_TASK STATEMENT_
Go through the entries and copy every one exactly.

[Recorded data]
====

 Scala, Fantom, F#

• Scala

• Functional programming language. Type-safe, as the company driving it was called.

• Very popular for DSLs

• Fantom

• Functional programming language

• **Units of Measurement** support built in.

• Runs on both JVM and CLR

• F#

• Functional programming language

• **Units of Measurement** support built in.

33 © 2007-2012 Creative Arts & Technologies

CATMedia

====

_OUTPUT_
 Scala, Fantom, F#

• Scala

• Functional programming language. Type-safe, as the company driving it was called.

• Very popular for DSLs

• Fantom

• Functional programming language

• **Units of Measurement** support built in.

• Runs on both JVM and CLR

• F#

• Functional programming language

• **Units of Measurement** support built in.

33 © 2007-2012 Creative Arts & Technologies

CATMedia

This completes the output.